Further, although the various steps in the flowcharts herein are shown in order as indicated by the arrows, they are not necessarily performed in order as indicated by the arrows. Unless explicitly stated otherwise herein, the steps are not performed in the exact order, but may be performed in other orders. Moreover, at least some of the steps in the figures may include multiple sub-steps or multiple stages that are not necessarily performed at the same time, but may be performed at different times, in different orders, and may be performed alternately or at least partially with respect to other steps or sub-steps of other steps.
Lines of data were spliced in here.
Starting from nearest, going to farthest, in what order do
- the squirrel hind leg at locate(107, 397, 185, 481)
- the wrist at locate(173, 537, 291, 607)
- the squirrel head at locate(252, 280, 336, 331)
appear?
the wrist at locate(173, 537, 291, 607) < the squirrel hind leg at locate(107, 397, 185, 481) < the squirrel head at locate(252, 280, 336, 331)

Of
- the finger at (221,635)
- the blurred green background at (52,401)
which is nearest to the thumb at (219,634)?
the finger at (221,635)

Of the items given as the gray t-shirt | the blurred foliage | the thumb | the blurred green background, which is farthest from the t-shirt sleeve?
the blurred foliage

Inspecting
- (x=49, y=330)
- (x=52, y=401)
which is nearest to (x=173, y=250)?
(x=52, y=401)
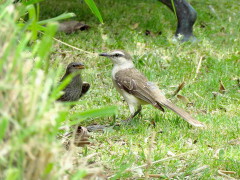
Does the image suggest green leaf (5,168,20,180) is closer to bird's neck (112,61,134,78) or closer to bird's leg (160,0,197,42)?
bird's neck (112,61,134,78)

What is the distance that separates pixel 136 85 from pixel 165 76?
6.22 ft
Although the application has been shown and described with respect to one or more implementations, equivalent alterations and modifications will occur to others skilled in the art based upon a reading and understanding of this specification and the annexed drawings. The present application includes all such modifications and variations, and is supported by the technical solutions of the foregoing embodiments. That is, the above-mentioned embodiments are only some of the embodiments of the present application, and not intended to limit the scope of the present application, and all equivalent structural changes made by using the contents of the present specification and the drawings, such as the combination of technical features between the embodiments, or the direct or indirect application to other related technical fields, are included in the scope of the present application.